§ Source excerpt
Oh this is easy enough. I've had the same BFF since round about 1979. Yes you read that correctly--1979.

People think it's strange and rare that we've been friends so long...I guess maybe it is. You don't see that kind of friendship anymore. I mean we've been through some SHYT. Stop speaking, fighting, getting matching tats, calling each other in the middle of the night just for alibis, road trips to Atlanta and Miami on a seconds notice, and amazing, amazing stuff. London, Paris, relationships, weddings, kids and stupid moments of "I can drink you under the table." I mean she knows me better than anyone else I can think of and will call me on my shit and I love her for it.

If I can find them...I will add some of our childhood pics to this entry.

30 Day Challenge- Day 6 My Day

Ok. I have to catch up on 3 new ones... whew! Since this was supposed to be Saturday's entry...here was my day Saturday:

I woke up early to help a friend of mine move some things into her apartment. We never got that far. Saturday got sidetracked when the two of us a) got into an impromptu writing session (that's what tends to happen with artists...lls) b) found out we were performing together the next day which turned it into a rehearsal session c) ran into a third friend who wanted to ride out to Maryland Book Exchange to trade in some used textbooks. All that capped off with a quick late lunch/early dinner with the ladies, another writing session and all plans that were suppose to happen gone out the window. lls.

I had a far more interesting day yesterday--an outdoor performance with 2 of my new favorite people, a conversation about books, life and poetry with an awesome 88 year old, dinner at 5 Guys, being trapped in DC by a terrorist/bomb scare, but I'm sticking to the rules and telling you about Saturday...lls

Friday, September 17, 2010

30 Day Challenge- Day 5 My Definition of Love

Again...ironic topic. I just had this discussion a few days ago.

Definition of love to me...depends.

But in terms of romantic love...

-It's being there at their best and their worst and in spite of and because of
-It's knowing when to speak up and/or shut up
-It's comfortable silence
-It's seeing the potential
-It's remembering the past tense
-It's never having to compromise or sacrifice yourself in order to know what it feels like
-It's beautiful intensity and ugly truth

30 Day Challenge- Day 4 What I Ate Today

Ironically I skipped this day because I ate something not to good the day before--made me feel none too good. LOL

But for the record when I did eat it was Pad Thai. Delicious

Wednesday, September 15, 2010

30 Day Challenge 3- My Parents

This should be pretty easy.

§ Data records
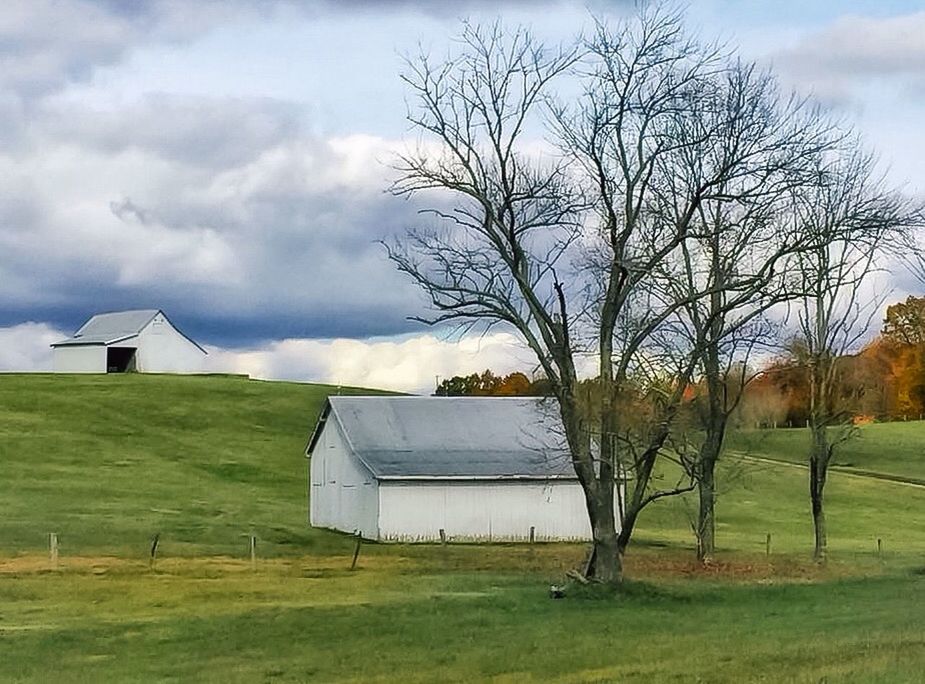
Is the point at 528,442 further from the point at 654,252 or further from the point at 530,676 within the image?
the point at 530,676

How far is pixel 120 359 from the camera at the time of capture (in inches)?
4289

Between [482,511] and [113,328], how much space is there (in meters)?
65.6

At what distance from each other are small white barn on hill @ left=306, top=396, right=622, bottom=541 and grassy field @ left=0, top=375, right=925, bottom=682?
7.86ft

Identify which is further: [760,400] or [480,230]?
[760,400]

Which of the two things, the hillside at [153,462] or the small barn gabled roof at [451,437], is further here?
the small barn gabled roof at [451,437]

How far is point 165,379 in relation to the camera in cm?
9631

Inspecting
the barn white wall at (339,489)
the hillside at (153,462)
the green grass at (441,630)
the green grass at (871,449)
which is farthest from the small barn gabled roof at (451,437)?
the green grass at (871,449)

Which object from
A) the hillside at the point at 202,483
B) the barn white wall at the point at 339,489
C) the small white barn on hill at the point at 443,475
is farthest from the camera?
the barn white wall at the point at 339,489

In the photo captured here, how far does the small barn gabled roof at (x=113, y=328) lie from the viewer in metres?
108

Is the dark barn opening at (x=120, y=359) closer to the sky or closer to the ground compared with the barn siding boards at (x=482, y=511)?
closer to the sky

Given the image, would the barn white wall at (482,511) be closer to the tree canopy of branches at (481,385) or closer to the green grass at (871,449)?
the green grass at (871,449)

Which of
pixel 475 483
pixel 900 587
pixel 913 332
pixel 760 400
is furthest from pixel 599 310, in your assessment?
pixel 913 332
==
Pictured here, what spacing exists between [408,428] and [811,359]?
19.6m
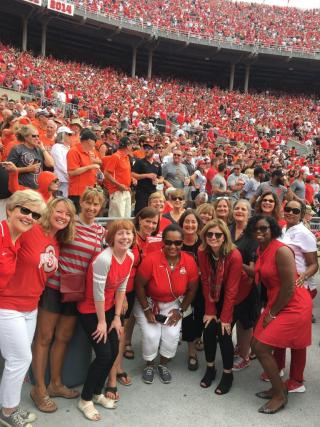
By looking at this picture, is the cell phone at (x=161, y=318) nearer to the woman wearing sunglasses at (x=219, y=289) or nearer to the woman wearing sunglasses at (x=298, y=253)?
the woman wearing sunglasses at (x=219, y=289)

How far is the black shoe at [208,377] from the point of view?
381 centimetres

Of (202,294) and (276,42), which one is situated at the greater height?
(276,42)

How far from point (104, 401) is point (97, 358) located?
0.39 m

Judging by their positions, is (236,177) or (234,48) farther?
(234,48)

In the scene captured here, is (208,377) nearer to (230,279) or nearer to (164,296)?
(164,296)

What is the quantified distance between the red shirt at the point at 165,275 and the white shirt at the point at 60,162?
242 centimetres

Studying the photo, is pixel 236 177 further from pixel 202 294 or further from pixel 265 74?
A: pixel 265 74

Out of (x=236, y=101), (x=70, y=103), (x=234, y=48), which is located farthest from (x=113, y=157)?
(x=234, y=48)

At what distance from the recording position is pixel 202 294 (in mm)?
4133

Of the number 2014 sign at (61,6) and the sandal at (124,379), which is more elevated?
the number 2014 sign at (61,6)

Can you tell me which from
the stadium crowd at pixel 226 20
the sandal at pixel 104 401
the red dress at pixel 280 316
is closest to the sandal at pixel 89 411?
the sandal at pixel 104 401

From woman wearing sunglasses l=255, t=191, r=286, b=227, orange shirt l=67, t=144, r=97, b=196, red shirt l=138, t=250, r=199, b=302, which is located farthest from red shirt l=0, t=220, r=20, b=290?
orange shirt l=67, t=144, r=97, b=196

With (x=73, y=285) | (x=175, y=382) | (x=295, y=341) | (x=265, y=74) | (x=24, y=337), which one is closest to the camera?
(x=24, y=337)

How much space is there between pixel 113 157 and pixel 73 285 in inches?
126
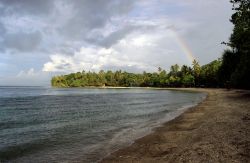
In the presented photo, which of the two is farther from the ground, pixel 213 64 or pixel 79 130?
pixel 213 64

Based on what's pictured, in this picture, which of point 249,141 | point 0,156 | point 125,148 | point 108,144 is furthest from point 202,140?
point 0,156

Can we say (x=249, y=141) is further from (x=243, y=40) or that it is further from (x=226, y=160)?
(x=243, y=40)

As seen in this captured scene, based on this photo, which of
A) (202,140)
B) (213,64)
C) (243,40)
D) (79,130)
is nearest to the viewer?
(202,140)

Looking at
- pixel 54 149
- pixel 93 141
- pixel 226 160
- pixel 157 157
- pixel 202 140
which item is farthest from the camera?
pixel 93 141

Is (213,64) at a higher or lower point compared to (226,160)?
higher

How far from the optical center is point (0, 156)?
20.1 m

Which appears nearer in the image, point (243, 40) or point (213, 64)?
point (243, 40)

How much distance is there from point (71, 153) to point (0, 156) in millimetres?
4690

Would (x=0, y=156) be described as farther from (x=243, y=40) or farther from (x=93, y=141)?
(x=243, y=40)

§ Exercise set
(a) From the blog excerpt, reproduce the passage starting with "If I can find" and going on through "the window. lls.".
(b) Translate the following sentence from the blog excerpt into Spanish: "I woke up early to help a friend of mine move some things into her apartment."

§ Worked answers
(a)
If I can find them...I will add some of our childhood pics to this entry.

30 Day Challenge- Day 6 My Day

Ok. I have to catch up on 3 new ones... whew! Since this was supposed to be Saturday's entry...here was my day Saturday:

I woke up early to help a friend of mine move some things into her apartment. We never got that far. Saturday got sidetracked when the two of us a) got into an impromptu writing session (that's what tends to happen with artists...lls) b) found out we were performing together the next day which turned it into a rehearsal session c) ran into a third friend who wanted to ride out to Maryland Book Exchange to trade in some used textbooks. All that capped off with a quick late lunch/early dinner with the ladies, another writing session and all plans that were suppose to happen gone out the window. lls.

(b) Me levanté temprano para ayudar a una amiga mía a llevar algunas cosas a su apartamento.